List of tasks
[1] Name every form of product that the article on DNA tests of traditional Chinese medicines says was among the samples analysed.
[2] Carry the article on DNA tests of traditional Chinese medicines forward from its last sentence.

Excerpt to read

⁂

DNA Tests Point Out Dangers with Traditional Chinese Medicine

In April 2012, AFP reported: “A host of potential toxins, allergens and traces of endangered animals showed up in DNA sequencing tests on 15 Chinese traditional medicines, researchers said. Despite their popularity, little scientific evidence exists to prove the benefits of Chinese traditional medicines (TCMs), and a growing body of research has begun to point to their potential dangers. [Source: AFP, April 13, 2012]

“The samples analysed for this study included herbal teas, capsules, powders and flakes that were seized by Australian border officials and were subsequently tested by scientists at Australia's Murdoch University. Plant agents suspected of causing urinary tract and kidney cancer such as Aristolochic acid, as well as the potentially poisonous herb ephedra were among the dangerous elements found.

“TCMs have a long cultural history, but today consumers need to be aware of the legal and health safety issues before adopting them as a treatment option," said lead researcher Michael Bunce, a Murdoch University Australian Research Council Future Fellow. Some of the 68 different plant families that were detected in the 15 samples can be toxic if taken in the wrong doses, but the packaging did not list the concentrations of the elements inside, he said.

⁂

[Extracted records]
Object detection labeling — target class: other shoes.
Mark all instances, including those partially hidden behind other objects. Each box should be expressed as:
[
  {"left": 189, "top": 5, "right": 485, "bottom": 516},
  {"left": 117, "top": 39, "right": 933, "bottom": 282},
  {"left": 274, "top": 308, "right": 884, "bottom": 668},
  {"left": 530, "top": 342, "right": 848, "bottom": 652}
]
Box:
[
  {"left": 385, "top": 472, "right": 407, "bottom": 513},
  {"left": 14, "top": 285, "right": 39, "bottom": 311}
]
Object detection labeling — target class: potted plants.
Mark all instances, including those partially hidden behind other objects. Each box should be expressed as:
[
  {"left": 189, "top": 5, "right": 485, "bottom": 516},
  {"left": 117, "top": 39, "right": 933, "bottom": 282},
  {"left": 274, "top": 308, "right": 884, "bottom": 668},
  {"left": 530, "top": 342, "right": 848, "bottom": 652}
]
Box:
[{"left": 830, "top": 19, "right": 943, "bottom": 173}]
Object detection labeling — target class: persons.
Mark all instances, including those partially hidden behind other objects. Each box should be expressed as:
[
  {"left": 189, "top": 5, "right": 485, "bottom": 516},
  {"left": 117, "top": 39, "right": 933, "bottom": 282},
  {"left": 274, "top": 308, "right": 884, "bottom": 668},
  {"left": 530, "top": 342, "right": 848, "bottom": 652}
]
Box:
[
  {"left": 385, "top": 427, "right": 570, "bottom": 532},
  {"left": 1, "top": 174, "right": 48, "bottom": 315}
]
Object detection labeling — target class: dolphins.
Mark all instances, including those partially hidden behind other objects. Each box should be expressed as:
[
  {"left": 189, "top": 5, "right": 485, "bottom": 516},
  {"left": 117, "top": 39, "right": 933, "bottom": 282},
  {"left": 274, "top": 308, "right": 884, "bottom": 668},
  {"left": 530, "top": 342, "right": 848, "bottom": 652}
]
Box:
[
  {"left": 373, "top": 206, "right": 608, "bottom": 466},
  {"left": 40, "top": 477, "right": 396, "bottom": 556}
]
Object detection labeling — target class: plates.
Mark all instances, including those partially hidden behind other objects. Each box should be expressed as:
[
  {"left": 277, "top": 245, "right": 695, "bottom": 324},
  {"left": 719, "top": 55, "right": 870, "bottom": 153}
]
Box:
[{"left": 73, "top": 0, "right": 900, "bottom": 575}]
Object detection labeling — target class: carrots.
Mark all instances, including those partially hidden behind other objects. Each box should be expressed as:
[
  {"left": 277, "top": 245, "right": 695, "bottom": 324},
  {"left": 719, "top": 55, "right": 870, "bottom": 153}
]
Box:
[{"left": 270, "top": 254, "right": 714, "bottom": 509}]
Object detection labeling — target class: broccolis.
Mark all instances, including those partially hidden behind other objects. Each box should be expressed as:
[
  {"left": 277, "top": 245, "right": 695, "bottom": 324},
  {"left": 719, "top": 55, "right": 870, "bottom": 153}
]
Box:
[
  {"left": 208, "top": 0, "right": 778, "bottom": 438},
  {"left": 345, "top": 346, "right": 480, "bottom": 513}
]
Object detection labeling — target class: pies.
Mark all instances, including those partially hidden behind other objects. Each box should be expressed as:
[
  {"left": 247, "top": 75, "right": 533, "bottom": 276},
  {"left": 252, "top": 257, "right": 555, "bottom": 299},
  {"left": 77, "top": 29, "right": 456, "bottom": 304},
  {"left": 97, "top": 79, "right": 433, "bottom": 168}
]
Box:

⁂

Responses for each task
[1] herbal teas, capsules, powders, flakes

[2]
“We also found traces from trade restricted animals that are classified as vulnerable, endangered, or critically endangered, including the Asiatic black bear and Saiga antelope" he said, adding that some contained ingredients that were not included on the label. "A product labelled as 100 per cent Saiga antelope contained considerable quantities of goat and sheep DNA," he said. "Another product, Mongnan Tianbao pills, contained deer and cow DNA, the latter of which may violate some religious or cultural strictures.”

“Performing any in-depth analysis of the biological elements contained in traditional therapies has been difficult in the past because the act of processing ingredients into powders and pills mingled the components too much. But the approach used by researchers for this study, described as second-generation, high throughput sequencing, was both efficient and cost-effective, said researcher Megan Coghlan. "The approach has the ability to unravel complex mixtures of plant and animal products," she said. "We found multiple samples that contained DNA from animals listed as trade-restricted according to the Convention on International Trade in Endangered Species Legislation. Put simply, these TCMs are not legal." Future tests could help customs officials track the illegal trade of endangered species as well as clamp down on dangerous ingredients, she added.